▶ **Page extract**

====

# Gobblin' Brothers Candy Factory 2012



## austenandrews (Aug 22, 2010)

The Gobblin' Brothers Candy Factory is nearly open for business! The haunt is an expansion of our evil candy machine setup from last year. The exterior is basically the same, as seen in the 2011 thread, with the addition of a large sign of the sort old factories used to put on the roof.

The interior is much improved. Last year we had a simple machine puppet that interacted with ToTs, plus a strobe light and some set dressing. This time out our puppet face is _much_ bigger and more impressive. We've incorporated a Jacob's ladder and a bit more of a light show as the machine "makes" the candy.

I don't have much to show yet in the way of uploaded photos, but we just put up a blog that has a few in-progress pics. We bought an IR security camera last week, so hopefully we'll have some good video to share from the big night.

Two days to go!


----------



## RoxyBlue (Oct 6, 2008)

The sign lettering looks great! I see you have a very solemn little helper, too


----------



## nimblemonkey (Aug 21, 2011)

I really like this idea of an animated machine giving the ToTs something during the walk-thru or at least seeming like it will do something- anticipation is a great way to keep them engaged. Love the big sign and the evil candy machine- nicely done, can't wait to see pictures of the completed set-up.


----------



## austenandrews (Aug 22, 2010)

A friend and Candy Factory contributor posted some pics to Flickr:

*Furnace Facade*
Gobblin' Brothers Candy Factory | Flickr - Photo Sharing!

====

▶ **Work instructions**
[1] In the candy factory thread, what did the builders buy last week in hopes of getting video of the big night?
[2] Pick up the candy factory thread after its final line and keep it going.

▶ **Provided data**
====

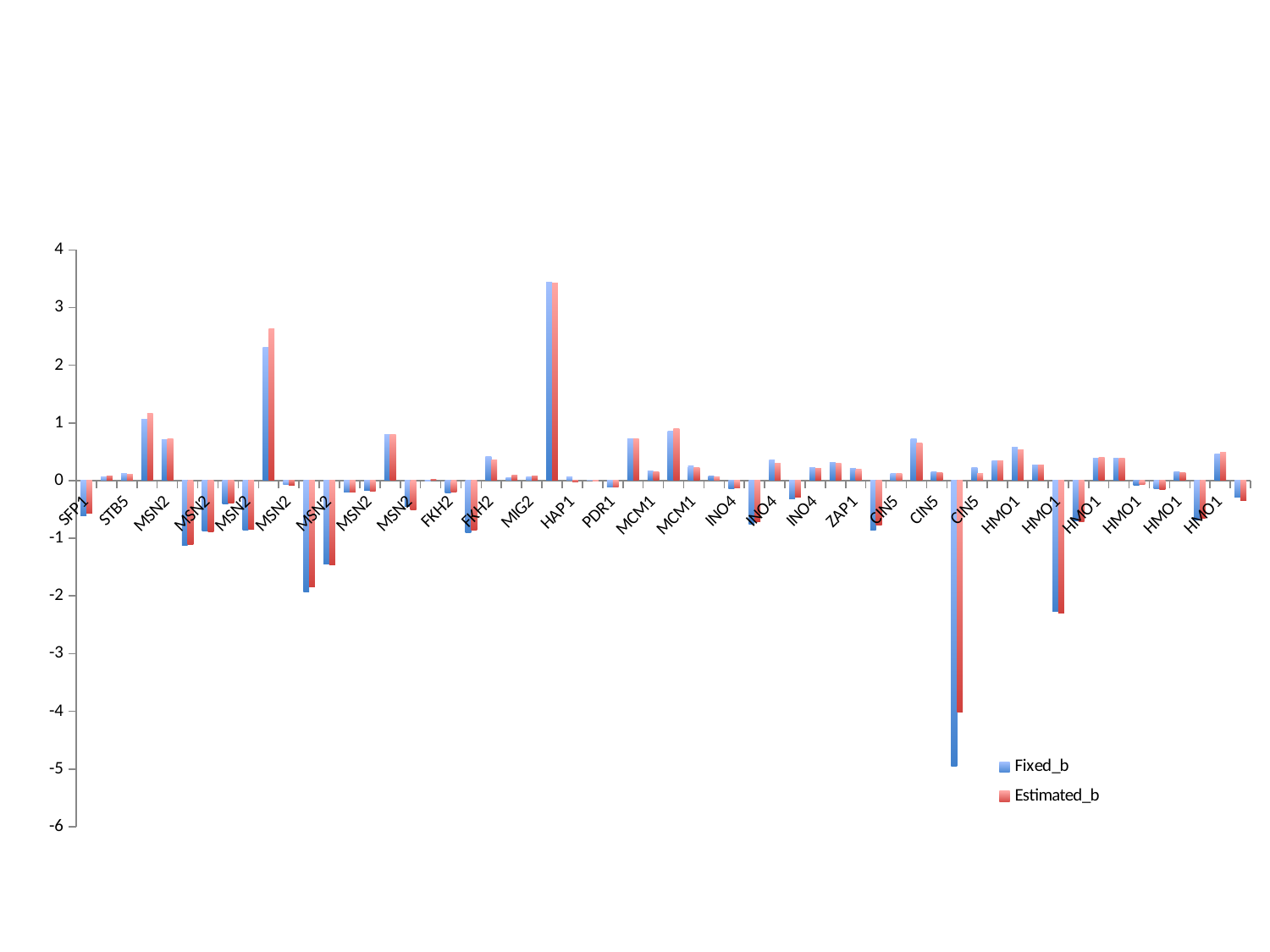
What are the two series named in the legend? Fixed_b and Estimated_b Is the Fixed_b value for SFP1 greater or less than 0? less Is the lowest Fixed_b value on the chart greater or less than -4? less Which colour represents the Estimated_b series? red Is the Estimated_b value for HAP1 greater or less than 3? greater What is the highest value shown on the vertical axis? 4 Which labelled category has the highest bars on the chart? HAP1 Which series contains the lowest bar on the chart? Fixed_b How many series does the legend list? 2 What kind of chart is shown on the slide? bar chart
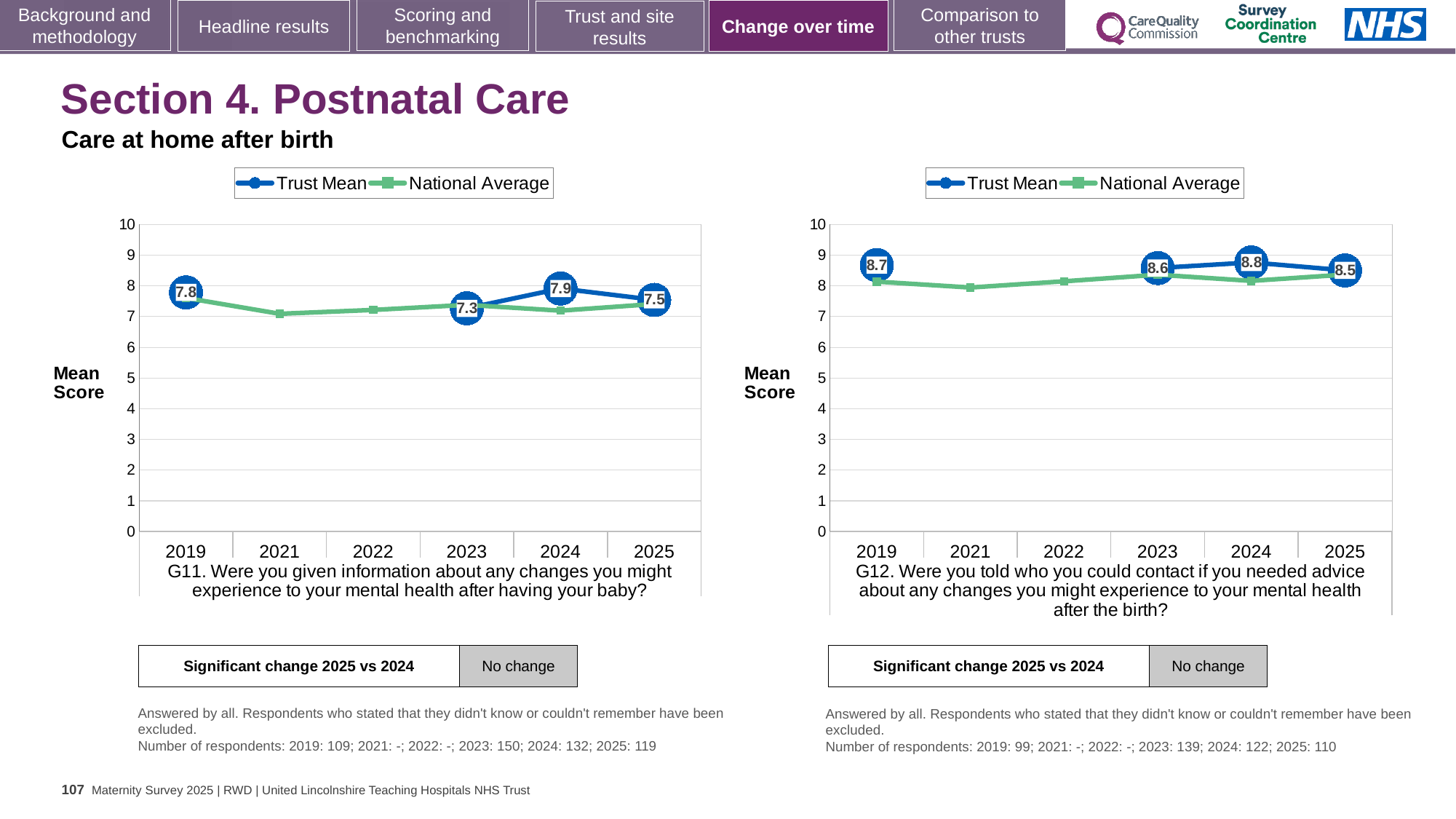
On the G11 chart (left), is the National Average for 2021 greater or less than 8? less On the G12 chart (right), what is the Trust Mean score for 2025? 8.5 On the G11 chart (left), what is the Trust Mean score for 2019? 7.8 On the G11 chart (left), in which year is the Trust Mean lowest? 2023 On the G12 chart (right), what is the Trust Mean score for 2024? 8.8 On the G11 chart (left), what is the Trust Mean score for 2023? 7.3 On the G11 chart (left), in which year is the Trust Mean highest? 2024 How many years are shown on the x axis of the G12 chart (right)? 6 What kind of chart is the G12 chart (right)? Line chart How many series does the legend of the G11 chart (left) list? 2 On the G12 chart (right), what is the difference between the Trust Mean in 2024 and in 2025? 0.3 On the G12 chart (right), which is larger: the Trust Mean in 2019 or in 2023? 2019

====

▶ **Answers for each item**
[1] An IR security camera.

[2]
*ToTs lining up*
Gobblin' Brothers Candy Factory | Flickr - Photo Sharing!

*More ToTs in waiting*
Gobblin' Brothers Candy Factory | Flickr - Photo Sharing!

And some contributors:

*Aisling*, last seen distressing our haunt sign
Aisling | Flickr - Photo Sharing!

*An Eight Grade Brigade*: Sam on the left, a major performer of the candy machine puppet; his friend Collin; and my son Alex on the right, with the Grendel mask and giant arms he used to chase away troublemakers.
Sam, Collin and Alex | Flickr - Photo Sharing!

We got somewhere around 175-200 kids this year. That's up from 150 last year. The total isn't more precise because we didn't count the starting number of candy bags, and we're too tired to go through the video yet. The good news is, we got video of all the ToTs. Our new IR security camera worked well. I hope to edit some footage together this weekend.


----------



## Headless (Sep 4, 2011)

Fantastic that you had an increase in numbers. Look forward to your footage!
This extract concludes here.